▶ **BRANO DI RIFERIMENTO**:
>>
Tale periodo fu, per la città, molto complesso.[1] L'unificazione del Regno d'Italia aveva provocato forti tensioni in tutto il Sud Italia, compresa la città di Cagnano Varano. Lo scontro tra liberali e conservatori, espressione della classe agiata, ed il popolo, estraneo al patriottismo, ma non alla povertà[1] ,raggiunse livelli gravissimi, tale da essere oggetto di segnalazioni della tensione e richieste di intervento della guardia nazionale (1860) prima, con la proposta dell'aiuto dei sacerdoti, e del sindaco poi, in con la richiesta urgente di nomina dell'arciprete, mancante da sei mesi.
Tali acredini sfociarono in una rivolta il 21 ottobre 1860, in occasione del plebiscito per l'annessione al Regno d'Italia[1].
Un corteo di uomini e donne, armati di forconi ed asce, assalirono la guardia nazionale e distrussero gli stemmi di Vittorio Emanuele II, inneggiando al re Francesco II delle Due Sicilie e portando in trionfo le effigi del re borbonico. Successivamente, la folla si diresse verso la chiesa principale, imponendo al sacerdote di benedire i presenti e intonando il Te deum; successivamente cacciarono il sindaco dal palazzo comunale, instaurando l'amministrazione borbonica.[1].
Il giorno successivo, un gruppo armato circondò le mura del paese, per impedire l'arrivo di aiuti alla guardia nazionale, la quale dovette ritirarsi[1].
Il 23 ottobre il canonico Michele Donatacci, figlio di Salvatore e di Donna Lucrezia de Monte, salì sul pulpito e, durante l'omelia, annunziò al popolo l'unificazione del regno d'Italia, provocando fischi e urla che lo costrinsero ad abbandonare la chiesa e a barricarsi in casa con la famiglia[1].
<<
▶ **ELENCO DATI**:
>>
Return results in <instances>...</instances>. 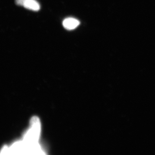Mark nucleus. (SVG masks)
<<
>>
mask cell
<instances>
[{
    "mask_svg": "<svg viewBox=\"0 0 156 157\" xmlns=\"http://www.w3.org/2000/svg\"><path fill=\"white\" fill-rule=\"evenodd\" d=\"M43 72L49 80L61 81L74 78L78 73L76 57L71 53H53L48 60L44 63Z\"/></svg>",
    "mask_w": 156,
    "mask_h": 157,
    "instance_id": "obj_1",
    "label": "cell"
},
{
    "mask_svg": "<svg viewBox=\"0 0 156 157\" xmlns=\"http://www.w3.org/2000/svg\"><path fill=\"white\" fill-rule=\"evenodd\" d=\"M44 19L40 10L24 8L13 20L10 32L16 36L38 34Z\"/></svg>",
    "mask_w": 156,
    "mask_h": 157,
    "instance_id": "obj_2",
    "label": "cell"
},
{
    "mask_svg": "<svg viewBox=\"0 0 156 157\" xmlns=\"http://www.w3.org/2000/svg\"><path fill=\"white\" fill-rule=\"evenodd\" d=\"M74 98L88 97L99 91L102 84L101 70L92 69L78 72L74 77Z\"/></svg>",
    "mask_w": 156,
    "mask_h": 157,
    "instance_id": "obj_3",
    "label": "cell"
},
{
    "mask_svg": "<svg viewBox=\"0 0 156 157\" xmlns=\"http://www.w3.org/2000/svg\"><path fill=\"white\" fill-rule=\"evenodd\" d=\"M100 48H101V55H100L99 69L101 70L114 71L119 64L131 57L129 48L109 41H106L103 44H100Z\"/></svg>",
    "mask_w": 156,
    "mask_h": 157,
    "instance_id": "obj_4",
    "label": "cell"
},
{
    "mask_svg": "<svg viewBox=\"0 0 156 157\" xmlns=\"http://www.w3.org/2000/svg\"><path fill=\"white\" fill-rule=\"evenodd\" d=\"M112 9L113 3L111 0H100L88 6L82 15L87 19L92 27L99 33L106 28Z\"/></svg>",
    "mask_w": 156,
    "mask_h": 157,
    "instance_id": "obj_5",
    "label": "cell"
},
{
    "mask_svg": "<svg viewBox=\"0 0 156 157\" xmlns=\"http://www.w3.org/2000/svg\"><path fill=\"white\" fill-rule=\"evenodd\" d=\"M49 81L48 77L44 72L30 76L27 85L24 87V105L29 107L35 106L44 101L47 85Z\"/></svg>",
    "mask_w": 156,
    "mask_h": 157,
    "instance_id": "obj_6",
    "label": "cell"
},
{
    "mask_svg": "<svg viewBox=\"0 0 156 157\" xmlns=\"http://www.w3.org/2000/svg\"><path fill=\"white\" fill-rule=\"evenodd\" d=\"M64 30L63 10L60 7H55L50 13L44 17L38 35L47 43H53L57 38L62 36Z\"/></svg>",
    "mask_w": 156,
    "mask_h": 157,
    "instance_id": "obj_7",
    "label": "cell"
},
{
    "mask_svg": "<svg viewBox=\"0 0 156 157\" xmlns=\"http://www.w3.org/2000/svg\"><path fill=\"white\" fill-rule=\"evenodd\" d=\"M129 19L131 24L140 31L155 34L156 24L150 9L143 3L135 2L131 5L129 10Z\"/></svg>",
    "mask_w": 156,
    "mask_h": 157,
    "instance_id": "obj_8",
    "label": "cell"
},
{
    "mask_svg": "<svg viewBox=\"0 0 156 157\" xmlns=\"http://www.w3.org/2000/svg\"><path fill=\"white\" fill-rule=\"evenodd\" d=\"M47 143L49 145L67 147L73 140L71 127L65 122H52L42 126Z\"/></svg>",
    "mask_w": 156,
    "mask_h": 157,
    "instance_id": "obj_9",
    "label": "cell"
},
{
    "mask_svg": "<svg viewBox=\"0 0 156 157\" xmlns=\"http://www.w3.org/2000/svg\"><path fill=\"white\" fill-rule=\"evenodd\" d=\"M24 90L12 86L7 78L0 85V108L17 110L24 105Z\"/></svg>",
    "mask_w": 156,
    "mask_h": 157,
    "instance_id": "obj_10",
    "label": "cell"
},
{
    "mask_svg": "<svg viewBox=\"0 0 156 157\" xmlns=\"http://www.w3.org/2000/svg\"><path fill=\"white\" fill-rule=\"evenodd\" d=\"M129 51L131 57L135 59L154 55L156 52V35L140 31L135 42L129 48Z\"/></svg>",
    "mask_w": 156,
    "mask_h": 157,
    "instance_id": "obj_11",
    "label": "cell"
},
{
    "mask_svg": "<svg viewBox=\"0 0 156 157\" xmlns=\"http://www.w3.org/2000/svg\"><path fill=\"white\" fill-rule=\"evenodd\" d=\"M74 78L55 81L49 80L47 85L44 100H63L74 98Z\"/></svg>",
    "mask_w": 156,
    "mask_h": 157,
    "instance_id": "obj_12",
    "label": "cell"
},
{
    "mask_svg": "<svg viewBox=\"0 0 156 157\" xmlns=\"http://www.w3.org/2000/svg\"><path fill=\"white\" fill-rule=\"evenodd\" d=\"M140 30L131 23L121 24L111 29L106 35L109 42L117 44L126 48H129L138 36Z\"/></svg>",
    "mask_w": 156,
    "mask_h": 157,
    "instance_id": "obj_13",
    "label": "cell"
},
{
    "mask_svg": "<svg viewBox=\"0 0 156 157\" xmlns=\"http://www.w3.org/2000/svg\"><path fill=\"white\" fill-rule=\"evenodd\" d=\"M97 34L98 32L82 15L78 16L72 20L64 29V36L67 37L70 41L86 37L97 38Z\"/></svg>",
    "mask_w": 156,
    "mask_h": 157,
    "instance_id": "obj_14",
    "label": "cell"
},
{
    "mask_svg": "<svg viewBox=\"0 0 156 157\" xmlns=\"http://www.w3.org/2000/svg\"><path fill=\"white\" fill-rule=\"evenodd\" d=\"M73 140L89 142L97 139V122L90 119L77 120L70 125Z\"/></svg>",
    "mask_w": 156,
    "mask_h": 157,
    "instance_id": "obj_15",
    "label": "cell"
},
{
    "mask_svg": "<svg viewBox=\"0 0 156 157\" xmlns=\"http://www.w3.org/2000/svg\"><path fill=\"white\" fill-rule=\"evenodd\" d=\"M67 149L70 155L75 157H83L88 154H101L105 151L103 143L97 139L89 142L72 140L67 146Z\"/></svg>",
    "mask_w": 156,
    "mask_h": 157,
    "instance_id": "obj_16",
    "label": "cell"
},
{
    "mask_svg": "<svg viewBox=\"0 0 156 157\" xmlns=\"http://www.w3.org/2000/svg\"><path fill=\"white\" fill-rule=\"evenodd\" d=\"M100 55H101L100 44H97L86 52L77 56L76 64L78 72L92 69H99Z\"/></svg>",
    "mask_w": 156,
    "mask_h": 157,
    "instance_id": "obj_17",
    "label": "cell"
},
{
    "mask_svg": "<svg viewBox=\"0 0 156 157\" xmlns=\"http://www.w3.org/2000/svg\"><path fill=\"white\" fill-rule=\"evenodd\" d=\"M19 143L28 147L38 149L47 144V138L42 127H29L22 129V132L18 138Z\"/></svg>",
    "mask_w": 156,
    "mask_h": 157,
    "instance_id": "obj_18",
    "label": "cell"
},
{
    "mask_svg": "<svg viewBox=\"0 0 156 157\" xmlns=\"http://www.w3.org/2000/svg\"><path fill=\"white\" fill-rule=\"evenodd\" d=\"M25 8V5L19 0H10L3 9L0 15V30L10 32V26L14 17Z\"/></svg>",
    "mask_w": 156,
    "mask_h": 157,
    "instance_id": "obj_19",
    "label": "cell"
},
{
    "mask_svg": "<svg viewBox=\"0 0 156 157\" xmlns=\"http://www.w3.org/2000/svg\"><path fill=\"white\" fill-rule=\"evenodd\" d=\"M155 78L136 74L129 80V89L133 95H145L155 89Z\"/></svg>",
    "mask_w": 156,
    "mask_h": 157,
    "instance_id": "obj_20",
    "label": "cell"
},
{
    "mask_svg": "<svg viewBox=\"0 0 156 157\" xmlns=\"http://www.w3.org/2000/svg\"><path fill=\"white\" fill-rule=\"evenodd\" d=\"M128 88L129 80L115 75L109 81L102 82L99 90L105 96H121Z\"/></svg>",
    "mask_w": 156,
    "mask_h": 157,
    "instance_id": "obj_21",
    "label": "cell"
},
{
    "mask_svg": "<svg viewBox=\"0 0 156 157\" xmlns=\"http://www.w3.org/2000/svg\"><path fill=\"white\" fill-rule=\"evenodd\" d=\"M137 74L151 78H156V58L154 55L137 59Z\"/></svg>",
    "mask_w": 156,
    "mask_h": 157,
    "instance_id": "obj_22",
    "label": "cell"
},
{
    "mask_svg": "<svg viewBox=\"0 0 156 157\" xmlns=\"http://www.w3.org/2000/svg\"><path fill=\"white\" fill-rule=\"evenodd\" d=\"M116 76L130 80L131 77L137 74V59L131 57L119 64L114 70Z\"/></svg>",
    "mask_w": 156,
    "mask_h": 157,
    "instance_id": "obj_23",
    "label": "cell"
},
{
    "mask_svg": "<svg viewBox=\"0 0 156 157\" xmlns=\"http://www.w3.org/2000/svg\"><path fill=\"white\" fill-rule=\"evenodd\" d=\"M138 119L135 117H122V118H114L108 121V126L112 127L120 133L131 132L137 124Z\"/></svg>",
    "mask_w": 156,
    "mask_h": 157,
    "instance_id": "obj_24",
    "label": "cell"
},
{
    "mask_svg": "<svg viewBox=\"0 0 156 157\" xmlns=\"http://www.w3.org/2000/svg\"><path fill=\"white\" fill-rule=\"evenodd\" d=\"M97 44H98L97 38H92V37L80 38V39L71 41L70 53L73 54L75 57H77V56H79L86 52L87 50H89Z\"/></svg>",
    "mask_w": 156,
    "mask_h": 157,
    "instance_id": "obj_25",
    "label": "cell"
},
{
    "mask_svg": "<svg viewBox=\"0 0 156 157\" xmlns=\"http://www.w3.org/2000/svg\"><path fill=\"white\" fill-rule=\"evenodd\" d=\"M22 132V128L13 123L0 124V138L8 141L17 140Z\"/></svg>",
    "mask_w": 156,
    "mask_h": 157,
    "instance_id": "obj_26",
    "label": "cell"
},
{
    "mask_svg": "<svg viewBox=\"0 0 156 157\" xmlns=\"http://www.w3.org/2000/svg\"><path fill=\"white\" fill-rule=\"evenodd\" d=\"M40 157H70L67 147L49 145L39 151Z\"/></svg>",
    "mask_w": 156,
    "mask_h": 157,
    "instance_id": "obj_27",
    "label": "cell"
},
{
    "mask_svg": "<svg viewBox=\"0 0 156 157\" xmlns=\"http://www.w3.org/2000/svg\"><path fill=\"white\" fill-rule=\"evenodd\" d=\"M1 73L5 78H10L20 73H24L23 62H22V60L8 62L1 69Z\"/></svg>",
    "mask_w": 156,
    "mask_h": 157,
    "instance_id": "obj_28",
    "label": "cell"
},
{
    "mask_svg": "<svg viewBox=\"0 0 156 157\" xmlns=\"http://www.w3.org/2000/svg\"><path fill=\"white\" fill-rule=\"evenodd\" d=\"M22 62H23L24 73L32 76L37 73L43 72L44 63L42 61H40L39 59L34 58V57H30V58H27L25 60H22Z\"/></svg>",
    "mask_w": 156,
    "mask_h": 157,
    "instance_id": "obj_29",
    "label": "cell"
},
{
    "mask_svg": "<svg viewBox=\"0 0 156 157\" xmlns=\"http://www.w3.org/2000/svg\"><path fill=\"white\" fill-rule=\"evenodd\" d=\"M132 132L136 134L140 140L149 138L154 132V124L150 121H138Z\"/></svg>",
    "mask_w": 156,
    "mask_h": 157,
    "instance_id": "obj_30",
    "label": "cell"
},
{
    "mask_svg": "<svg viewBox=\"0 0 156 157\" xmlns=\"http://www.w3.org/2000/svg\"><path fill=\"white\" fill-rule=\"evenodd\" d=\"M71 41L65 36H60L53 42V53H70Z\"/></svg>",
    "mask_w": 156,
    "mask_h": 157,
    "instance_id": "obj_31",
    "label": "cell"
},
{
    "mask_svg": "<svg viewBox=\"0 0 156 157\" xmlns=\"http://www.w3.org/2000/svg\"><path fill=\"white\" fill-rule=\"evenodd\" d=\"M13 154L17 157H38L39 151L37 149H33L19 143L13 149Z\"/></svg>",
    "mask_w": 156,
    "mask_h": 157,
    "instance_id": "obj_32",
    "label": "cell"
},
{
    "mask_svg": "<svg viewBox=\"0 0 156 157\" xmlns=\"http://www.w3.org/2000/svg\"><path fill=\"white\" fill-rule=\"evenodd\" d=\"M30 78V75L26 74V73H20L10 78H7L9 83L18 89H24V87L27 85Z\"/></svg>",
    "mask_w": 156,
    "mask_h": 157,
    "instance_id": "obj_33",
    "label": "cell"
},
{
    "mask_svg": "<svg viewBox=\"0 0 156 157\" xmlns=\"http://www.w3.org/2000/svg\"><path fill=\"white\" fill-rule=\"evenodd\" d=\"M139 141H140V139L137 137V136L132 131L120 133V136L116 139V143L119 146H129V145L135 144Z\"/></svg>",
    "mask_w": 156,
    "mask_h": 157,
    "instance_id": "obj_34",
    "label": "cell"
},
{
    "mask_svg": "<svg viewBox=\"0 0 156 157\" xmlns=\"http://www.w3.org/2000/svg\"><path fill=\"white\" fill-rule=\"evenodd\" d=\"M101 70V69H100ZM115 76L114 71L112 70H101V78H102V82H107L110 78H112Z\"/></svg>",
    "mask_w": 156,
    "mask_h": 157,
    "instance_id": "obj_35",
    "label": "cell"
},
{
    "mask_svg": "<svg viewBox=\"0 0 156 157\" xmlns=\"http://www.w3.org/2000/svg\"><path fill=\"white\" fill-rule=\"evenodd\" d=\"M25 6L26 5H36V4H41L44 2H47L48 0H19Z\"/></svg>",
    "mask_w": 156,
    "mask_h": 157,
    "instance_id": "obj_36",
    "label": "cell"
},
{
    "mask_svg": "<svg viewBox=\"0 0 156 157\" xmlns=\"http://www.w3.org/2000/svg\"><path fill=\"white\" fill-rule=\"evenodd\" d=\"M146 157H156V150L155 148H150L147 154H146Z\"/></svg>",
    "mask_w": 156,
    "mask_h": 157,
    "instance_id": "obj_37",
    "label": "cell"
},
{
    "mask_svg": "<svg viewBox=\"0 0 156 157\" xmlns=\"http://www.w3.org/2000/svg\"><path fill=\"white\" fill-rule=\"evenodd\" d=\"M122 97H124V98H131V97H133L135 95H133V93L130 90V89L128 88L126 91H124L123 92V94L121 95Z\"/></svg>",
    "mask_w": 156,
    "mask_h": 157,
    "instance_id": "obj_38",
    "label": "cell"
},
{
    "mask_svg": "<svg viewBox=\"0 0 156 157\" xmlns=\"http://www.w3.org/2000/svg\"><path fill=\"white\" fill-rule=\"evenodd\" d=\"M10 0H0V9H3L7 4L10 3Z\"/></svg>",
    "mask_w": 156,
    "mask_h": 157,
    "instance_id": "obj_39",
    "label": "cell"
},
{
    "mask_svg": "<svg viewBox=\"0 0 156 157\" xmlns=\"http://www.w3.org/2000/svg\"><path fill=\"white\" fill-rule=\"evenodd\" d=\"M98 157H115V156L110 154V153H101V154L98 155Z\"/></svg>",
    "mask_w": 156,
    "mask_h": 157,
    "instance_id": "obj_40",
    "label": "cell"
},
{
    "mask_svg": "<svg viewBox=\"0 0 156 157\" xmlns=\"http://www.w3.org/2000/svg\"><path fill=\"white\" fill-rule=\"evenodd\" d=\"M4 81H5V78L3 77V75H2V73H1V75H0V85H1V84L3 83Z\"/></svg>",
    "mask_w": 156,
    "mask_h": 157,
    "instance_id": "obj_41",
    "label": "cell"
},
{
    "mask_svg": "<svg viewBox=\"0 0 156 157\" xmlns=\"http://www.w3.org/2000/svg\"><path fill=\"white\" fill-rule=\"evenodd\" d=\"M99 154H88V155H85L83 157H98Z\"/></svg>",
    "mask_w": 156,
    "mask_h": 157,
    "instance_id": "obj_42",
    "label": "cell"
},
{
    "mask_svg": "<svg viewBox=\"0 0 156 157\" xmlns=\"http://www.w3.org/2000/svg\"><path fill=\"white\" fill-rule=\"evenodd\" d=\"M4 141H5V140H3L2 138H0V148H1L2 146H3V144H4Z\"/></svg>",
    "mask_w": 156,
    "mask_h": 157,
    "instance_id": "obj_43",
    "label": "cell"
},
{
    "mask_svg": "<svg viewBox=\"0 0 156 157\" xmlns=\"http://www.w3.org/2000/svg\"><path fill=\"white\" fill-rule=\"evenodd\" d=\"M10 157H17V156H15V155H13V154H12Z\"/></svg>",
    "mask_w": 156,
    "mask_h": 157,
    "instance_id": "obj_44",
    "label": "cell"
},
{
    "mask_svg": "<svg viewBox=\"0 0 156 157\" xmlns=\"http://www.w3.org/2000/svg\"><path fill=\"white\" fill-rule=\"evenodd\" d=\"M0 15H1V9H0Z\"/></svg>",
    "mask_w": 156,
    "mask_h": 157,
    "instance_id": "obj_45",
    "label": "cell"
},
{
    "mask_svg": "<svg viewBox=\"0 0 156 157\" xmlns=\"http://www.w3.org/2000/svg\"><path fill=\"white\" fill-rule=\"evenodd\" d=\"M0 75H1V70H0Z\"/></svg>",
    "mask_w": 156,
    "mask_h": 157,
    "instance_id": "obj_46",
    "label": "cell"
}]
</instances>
<<
▶ **CONSEGNA**: Secondo il brano di riferimento, in che giorno scoppiò la rivolta a Cagnano Varano?

▶ **RISPOSTA**: Il 21 ottobre 1860.